◆ Task directions:
Exactly the lines from the top of the records below through the one containing "Fitness class working" must be set down, with no line added or dropped.

[Material for this task Boundary: Start]

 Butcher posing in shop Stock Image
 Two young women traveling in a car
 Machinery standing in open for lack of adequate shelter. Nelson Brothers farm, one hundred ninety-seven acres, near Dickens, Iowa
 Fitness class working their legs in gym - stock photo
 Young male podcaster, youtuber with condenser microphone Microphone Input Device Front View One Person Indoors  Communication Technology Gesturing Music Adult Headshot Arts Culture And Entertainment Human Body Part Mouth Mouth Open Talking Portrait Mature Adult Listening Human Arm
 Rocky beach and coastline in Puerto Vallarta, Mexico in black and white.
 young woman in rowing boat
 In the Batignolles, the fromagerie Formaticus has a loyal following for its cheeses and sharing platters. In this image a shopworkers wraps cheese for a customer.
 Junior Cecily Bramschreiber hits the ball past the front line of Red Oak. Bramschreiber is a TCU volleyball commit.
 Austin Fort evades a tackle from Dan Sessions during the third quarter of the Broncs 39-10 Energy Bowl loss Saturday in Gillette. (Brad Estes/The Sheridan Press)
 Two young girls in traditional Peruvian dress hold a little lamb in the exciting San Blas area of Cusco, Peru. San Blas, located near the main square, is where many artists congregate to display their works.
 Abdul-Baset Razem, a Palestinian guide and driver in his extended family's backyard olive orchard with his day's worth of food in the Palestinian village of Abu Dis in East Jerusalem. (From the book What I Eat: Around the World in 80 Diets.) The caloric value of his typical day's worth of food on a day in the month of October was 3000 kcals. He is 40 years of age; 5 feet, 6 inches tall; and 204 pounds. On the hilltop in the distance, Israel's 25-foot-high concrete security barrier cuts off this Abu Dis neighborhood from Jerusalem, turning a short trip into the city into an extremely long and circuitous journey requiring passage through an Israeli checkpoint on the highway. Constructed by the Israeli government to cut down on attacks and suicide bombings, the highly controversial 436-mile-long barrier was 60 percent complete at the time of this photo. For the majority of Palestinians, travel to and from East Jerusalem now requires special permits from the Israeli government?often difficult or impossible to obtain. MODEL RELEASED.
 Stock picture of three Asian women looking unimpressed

[Material for this task Boundary: End]

◆ Solution:
 Butcher posing in shop Stock Image
 Two young women traveling in a car
 Machinery standing in open for lack of adequate shelter. Nelson Brothers farm, one hundred ninety-seven acres, near Dickens, Iowa
 Fitness class working their legs in gym - stock photo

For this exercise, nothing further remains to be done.